= GOAL =
Each entry below should be returned exactly as is, with the pictures removed.
** START OF DATA FOR PROCESSING **
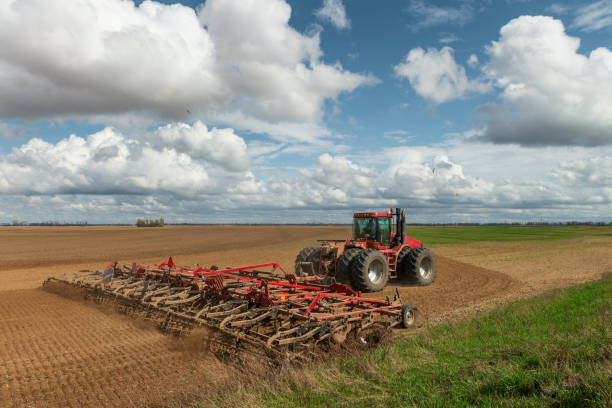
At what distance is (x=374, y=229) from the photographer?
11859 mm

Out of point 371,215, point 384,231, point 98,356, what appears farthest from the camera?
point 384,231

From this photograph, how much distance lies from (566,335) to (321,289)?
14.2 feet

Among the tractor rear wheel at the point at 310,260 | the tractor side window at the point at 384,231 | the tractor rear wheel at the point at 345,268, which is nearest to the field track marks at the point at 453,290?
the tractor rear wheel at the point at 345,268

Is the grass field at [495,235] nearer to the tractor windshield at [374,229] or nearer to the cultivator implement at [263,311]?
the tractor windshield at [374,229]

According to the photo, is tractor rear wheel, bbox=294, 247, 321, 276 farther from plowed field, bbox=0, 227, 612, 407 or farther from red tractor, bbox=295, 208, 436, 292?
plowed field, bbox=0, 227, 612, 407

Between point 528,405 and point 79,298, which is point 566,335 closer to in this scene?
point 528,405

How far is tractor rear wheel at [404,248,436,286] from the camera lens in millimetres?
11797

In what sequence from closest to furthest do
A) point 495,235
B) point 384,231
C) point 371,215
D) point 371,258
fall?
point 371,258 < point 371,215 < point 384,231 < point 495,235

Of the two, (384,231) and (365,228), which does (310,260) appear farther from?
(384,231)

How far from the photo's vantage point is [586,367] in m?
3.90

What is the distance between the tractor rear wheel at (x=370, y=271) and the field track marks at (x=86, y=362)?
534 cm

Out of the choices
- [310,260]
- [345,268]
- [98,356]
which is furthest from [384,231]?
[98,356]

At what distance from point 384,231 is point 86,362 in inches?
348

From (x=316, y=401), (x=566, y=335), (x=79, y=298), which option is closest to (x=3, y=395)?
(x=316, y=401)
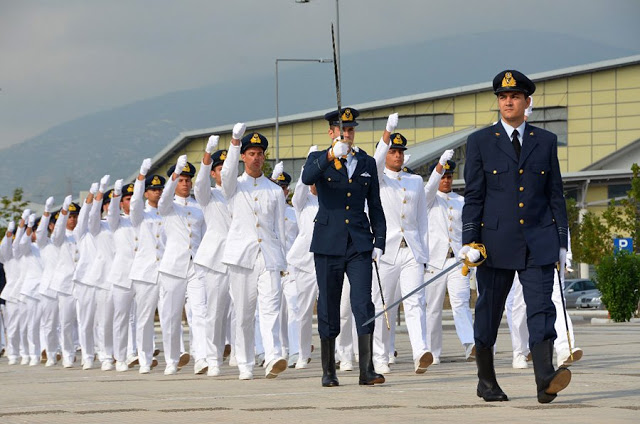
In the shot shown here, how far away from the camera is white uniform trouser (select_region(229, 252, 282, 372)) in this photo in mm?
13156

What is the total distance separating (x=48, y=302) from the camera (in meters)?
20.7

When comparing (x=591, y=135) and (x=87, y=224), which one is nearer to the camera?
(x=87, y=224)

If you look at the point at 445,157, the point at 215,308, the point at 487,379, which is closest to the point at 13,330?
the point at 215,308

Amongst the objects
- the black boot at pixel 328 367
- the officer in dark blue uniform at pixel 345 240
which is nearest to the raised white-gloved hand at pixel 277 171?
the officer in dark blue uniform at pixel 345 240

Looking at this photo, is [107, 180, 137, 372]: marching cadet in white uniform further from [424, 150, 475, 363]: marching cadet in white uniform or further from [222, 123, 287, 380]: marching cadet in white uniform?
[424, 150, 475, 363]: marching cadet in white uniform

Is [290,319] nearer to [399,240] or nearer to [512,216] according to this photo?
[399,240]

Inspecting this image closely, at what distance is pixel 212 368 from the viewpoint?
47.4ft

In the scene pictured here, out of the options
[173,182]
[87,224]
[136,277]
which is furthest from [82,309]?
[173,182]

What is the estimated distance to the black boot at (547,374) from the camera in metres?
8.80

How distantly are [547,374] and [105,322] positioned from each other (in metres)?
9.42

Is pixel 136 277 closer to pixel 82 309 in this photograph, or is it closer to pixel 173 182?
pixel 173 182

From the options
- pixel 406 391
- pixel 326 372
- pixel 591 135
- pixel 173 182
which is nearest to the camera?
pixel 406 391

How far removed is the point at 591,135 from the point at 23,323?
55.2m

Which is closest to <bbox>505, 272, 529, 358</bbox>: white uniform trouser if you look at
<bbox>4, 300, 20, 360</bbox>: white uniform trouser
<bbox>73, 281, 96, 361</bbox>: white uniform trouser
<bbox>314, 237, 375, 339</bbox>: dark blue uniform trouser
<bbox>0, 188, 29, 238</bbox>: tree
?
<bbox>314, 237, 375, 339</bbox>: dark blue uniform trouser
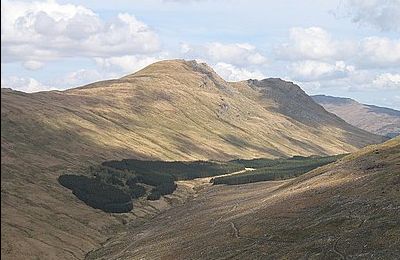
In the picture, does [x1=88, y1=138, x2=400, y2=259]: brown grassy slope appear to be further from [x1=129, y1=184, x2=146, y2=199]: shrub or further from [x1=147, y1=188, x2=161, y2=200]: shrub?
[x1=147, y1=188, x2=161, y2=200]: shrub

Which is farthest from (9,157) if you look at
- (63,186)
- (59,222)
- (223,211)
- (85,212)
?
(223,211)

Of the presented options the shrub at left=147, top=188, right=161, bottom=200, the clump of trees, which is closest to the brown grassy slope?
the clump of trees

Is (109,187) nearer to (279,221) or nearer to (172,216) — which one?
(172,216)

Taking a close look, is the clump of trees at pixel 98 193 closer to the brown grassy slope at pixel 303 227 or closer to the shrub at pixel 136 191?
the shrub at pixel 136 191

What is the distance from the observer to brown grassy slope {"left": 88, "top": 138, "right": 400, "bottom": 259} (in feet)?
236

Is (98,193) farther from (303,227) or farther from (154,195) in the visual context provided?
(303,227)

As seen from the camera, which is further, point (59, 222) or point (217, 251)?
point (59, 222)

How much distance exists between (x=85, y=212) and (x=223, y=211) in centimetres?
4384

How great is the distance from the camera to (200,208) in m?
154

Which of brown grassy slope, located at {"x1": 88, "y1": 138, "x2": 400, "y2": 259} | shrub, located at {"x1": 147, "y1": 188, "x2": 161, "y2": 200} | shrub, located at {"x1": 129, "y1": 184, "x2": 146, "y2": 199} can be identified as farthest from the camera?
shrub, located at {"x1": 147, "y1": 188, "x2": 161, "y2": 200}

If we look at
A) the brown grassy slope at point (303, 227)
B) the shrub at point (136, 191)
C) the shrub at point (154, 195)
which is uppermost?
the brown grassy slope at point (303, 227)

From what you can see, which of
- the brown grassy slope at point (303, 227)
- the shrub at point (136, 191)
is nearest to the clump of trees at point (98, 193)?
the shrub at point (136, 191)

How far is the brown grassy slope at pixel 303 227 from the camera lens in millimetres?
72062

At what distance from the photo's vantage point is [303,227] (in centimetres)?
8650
** END OF DATA FOR PROCESSING **
= RESULT =
At what distance is (x=374, y=229) from the photographer?
11859 mm

Out of point 371,215, point 384,231, point 98,356, what appears farthest from the camera?
point 384,231

From this photograph, how much distance lies from (566,335) to (321,289)?
14.2 feet

Among the tractor rear wheel at the point at 310,260 | the tractor side window at the point at 384,231 | the tractor rear wheel at the point at 345,268, which is nearest to the field track marks at the point at 453,290?
the tractor rear wheel at the point at 345,268

Is the grass field at [495,235] nearer to the tractor windshield at [374,229] or nearer to the cultivator implement at [263,311]?
the tractor windshield at [374,229]

According to the photo, is tractor rear wheel, bbox=294, 247, 321, 276 farther from plowed field, bbox=0, 227, 612, 407 or farther from red tractor, bbox=295, 208, 436, 292?
plowed field, bbox=0, 227, 612, 407

Between point 528,405 and point 79,298, which is point 566,335 closer to in this scene?
point 528,405

How far is tractor rear wheel at [404,248,436,286] from the camera lens in millimetres?
11797

In what sequence from closest to furthest do
A) point 495,235
B) point 384,231
C) point 371,215
D) point 371,258
fall?
point 371,258 < point 371,215 < point 384,231 < point 495,235

Of the two, (384,231) and (365,228), which does (310,260) appear farther from?
(384,231)

How far from the photo's vantage point is [586,367] in m?
3.90

What is the distance between the tractor rear wheel at (x=370, y=271) and the field track marks at (x=86, y=362)?
534 cm

Out of the choices
- [310,260]
- [345,268]
- [98,356]
which is furthest from [384,231]?
[98,356]

At what distance from point 384,231 is point 86,362 in inches?
348

From (x=316, y=401), (x=566, y=335), (x=79, y=298), which option is closest to (x=3, y=395)?
(x=316, y=401)
In the shot shown here, how far away from the camera is white uniform trouser (select_region(229, 252, 282, 372)) in this photo in mm?
13156

What is the total distance separating (x=48, y=302) from the camera (in meters)?
20.7

When comparing (x=591, y=135) and (x=87, y=224), which one is nearer to the camera?
(x=87, y=224)

If you look at the point at 445,157, the point at 215,308, the point at 487,379, which is closest to the point at 13,330?
the point at 215,308

Amongst the objects
- the black boot at pixel 328 367
- the officer in dark blue uniform at pixel 345 240
which is nearest to the raised white-gloved hand at pixel 277 171?
the officer in dark blue uniform at pixel 345 240

Looking at this photo, is [107, 180, 137, 372]: marching cadet in white uniform further from [424, 150, 475, 363]: marching cadet in white uniform or further from [222, 123, 287, 380]: marching cadet in white uniform?
[424, 150, 475, 363]: marching cadet in white uniform

Is [290,319] nearer to [399,240] or nearer to [512,216] according to this photo?
[399,240]

Inspecting this image closely, at what distance is pixel 212 368 from the viewpoint?
47.4ft

In the scene pictured here, out of the options
[173,182]
[87,224]
[136,277]
which is furthest from [82,309]?
[173,182]

What is the estimated distance to the black boot at (547,374) from the camera in metres?
8.80

How distantly are [547,374] and [105,322] positioned from each other (in metres)?
9.42

Is pixel 136 277 closer to pixel 82 309 in this photograph, or is it closer to pixel 173 182?
pixel 173 182

From the options
- pixel 406 391
- pixel 326 372
- pixel 591 135
- pixel 173 182
which is nearest to the camera?
pixel 406 391

How far removed is the point at 591,135 from the point at 23,323?
55.2m

Which is closest to <bbox>505, 272, 529, 358</bbox>: white uniform trouser if you look at
<bbox>4, 300, 20, 360</bbox>: white uniform trouser
<bbox>73, 281, 96, 361</bbox>: white uniform trouser
<bbox>314, 237, 375, 339</bbox>: dark blue uniform trouser
<bbox>0, 188, 29, 238</bbox>: tree
?
<bbox>314, 237, 375, 339</bbox>: dark blue uniform trouser
In the picture, does [x1=88, y1=138, x2=400, y2=259]: brown grassy slope appear to be further from [x1=129, y1=184, x2=146, y2=199]: shrub or further from [x1=147, y1=188, x2=161, y2=200]: shrub?
[x1=147, y1=188, x2=161, y2=200]: shrub

Which is farthest from (9,157) if you look at
- (63,186)
- (59,222)
- (223,211)
- (85,212)
?
(223,211)

Of the presented options the shrub at left=147, top=188, right=161, bottom=200, the clump of trees, which is closest to the brown grassy slope?
the clump of trees

Is (109,187) nearer to (279,221) or nearer to (172,216) — which one?
(172,216)

Taking a close look, is the clump of trees at pixel 98 193 closer to the brown grassy slope at pixel 303 227 or closer to the shrub at pixel 136 191?
the shrub at pixel 136 191

What is the distance from the observer to brown grassy slope {"left": 88, "top": 138, "right": 400, "bottom": 259} (in feet)?
236

Is (98,193) farther from (303,227) or farther from (154,195) in the visual context provided?
(303,227)

As seen from the camera, which is further, point (59, 222) or point (217, 251)?
point (59, 222)

How much distance exists between (x=85, y=212) and (x=223, y=211) in centimetres?
4384

How great is the distance from the camera to (200,208) in m?
154

Which of brown grassy slope, located at {"x1": 88, "y1": 138, "x2": 400, "y2": 259} | shrub, located at {"x1": 147, "y1": 188, "x2": 161, "y2": 200} | shrub, located at {"x1": 129, "y1": 184, "x2": 146, "y2": 199} can be identified as farthest from the camera?
shrub, located at {"x1": 147, "y1": 188, "x2": 161, "y2": 200}

If we look at
A) the brown grassy slope at point (303, 227)
B) the shrub at point (136, 191)
C) the shrub at point (154, 195)
which is uppermost?
the brown grassy slope at point (303, 227)

From what you can see, which of
- the brown grassy slope at point (303, 227)
- the shrub at point (136, 191)
is nearest to the clump of trees at point (98, 193)?
the shrub at point (136, 191)

How far is the brown grassy slope at pixel 303 227 from the camera lens in millimetres?
72062

At what distance from the photo's vantage point is [303,227] (in centimetres)?
8650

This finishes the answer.